Exercise instructions - Please copy the data below word for word, from its first line up to and including the line that contains "0.43 meters".

Record list -
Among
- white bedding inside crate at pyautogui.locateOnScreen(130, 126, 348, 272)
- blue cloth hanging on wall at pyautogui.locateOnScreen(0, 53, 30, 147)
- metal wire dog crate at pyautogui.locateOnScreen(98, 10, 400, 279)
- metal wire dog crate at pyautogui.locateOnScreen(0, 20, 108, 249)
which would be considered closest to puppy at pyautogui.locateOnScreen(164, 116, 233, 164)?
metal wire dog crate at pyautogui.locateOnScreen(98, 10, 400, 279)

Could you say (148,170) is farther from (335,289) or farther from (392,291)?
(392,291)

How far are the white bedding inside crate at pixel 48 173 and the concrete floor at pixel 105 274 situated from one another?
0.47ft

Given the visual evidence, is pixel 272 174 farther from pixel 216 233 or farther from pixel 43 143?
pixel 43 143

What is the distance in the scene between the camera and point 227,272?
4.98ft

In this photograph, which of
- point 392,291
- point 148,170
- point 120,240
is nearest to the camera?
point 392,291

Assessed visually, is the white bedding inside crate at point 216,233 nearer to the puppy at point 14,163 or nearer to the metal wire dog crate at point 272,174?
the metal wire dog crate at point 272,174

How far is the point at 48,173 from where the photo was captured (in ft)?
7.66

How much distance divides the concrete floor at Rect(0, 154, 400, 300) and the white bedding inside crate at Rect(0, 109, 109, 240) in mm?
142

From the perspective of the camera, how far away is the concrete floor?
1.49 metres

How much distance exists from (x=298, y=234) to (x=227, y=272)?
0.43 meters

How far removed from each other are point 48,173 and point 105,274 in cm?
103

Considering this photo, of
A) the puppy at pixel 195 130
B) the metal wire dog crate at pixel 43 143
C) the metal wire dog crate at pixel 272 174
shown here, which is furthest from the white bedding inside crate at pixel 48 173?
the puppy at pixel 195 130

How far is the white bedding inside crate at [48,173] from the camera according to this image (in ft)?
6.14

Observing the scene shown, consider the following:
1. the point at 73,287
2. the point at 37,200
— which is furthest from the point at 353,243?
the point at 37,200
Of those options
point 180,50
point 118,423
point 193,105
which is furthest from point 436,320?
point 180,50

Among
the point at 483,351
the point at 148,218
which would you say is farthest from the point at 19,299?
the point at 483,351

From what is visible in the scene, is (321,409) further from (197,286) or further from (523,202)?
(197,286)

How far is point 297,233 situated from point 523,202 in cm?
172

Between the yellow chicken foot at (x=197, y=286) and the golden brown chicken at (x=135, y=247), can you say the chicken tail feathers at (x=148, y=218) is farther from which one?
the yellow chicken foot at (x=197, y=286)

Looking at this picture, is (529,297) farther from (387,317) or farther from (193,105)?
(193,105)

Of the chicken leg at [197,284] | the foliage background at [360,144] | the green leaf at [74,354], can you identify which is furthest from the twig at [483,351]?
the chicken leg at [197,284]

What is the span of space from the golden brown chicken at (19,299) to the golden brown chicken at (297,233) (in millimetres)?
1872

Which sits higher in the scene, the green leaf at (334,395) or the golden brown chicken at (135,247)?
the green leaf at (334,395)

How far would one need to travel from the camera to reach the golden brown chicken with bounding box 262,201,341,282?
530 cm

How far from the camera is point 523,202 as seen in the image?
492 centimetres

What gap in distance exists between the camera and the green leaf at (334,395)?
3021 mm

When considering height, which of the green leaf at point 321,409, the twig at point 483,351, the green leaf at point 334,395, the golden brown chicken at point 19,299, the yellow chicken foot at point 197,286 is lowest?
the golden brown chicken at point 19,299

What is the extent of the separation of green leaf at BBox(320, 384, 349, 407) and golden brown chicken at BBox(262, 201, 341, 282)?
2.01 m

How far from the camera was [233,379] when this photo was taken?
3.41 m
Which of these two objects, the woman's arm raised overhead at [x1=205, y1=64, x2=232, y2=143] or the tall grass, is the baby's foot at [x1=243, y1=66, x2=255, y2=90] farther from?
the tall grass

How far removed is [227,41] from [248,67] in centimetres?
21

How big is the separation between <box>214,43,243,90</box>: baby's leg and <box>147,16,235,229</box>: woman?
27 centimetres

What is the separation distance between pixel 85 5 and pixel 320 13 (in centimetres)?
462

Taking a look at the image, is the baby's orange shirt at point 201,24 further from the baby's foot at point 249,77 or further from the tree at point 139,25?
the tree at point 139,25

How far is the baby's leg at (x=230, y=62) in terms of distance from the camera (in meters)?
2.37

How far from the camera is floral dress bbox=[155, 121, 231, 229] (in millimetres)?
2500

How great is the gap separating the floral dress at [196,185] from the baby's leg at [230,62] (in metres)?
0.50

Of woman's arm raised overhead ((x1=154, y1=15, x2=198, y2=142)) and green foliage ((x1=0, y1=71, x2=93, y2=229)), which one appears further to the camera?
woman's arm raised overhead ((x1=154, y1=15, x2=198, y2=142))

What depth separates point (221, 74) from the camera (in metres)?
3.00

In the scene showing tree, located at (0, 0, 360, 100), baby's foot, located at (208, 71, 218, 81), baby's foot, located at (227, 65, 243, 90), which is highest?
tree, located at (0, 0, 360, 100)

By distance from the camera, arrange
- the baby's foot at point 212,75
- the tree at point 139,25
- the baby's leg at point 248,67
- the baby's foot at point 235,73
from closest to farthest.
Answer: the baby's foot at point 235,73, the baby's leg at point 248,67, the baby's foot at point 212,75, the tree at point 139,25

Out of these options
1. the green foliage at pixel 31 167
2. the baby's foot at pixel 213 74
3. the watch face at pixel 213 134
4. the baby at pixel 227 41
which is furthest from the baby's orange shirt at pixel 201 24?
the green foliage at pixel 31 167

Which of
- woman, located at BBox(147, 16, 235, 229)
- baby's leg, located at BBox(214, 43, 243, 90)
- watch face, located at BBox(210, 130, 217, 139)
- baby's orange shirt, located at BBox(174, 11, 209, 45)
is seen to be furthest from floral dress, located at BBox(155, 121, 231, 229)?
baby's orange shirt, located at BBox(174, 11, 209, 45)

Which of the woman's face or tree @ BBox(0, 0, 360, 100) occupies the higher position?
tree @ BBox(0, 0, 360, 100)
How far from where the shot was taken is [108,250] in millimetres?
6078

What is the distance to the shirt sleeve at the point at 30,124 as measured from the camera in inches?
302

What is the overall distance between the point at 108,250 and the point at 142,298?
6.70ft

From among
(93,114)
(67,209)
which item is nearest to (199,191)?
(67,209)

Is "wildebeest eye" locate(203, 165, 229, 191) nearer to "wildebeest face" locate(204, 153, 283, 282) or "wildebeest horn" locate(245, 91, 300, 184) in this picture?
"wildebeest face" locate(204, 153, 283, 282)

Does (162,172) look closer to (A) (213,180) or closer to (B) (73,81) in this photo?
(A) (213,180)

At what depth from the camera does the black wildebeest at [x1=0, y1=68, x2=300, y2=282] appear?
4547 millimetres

Response for this exercise -
Among
- white bedding inside crate at pyautogui.locateOnScreen(130, 126, 348, 272)
- blue cloth hanging on wall at pyautogui.locateOnScreen(0, 53, 30, 147)
- metal wire dog crate at pyautogui.locateOnScreen(98, 10, 400, 279)
- metal wire dog crate at pyautogui.locateOnScreen(0, 20, 108, 249)
which would be considered closest to puppy at pyautogui.locateOnScreen(164, 116, 233, 164)?
metal wire dog crate at pyautogui.locateOnScreen(98, 10, 400, 279)

Could you say (148,170) is farther from (335,289) or farther from (392,291)?
(392,291)

How far are the white bedding inside crate at pixel 48 173 and the concrete floor at pixel 105 274 situated from one another?
0.47ft

Given the visual evidence, is pixel 272 174 farther from pixel 216 233 or farther from pixel 43 143?
pixel 43 143

What is the distance in the scene between the camera and point 227,272?
4.98ft

In this photograph, which of
- point 392,291
- point 148,170
- point 120,240
is nearest to the camera?
point 392,291

Assessed visually, is the white bedding inside crate at point 216,233 nearer to the puppy at point 14,163 or nearer to the metal wire dog crate at point 272,174?
the metal wire dog crate at point 272,174

How far is the point at 48,173 from where the photo was captured (in ft)?
7.66

How much distance divides the concrete floor at Rect(0, 154, 400, 300) and the white bedding inside crate at Rect(0, 109, 109, 240) in mm?
142

From the perspective of the camera, how far away is the concrete floor?
1.49 metres

How much distance exists from (x=298, y=234) to (x=227, y=272)?
0.43 meters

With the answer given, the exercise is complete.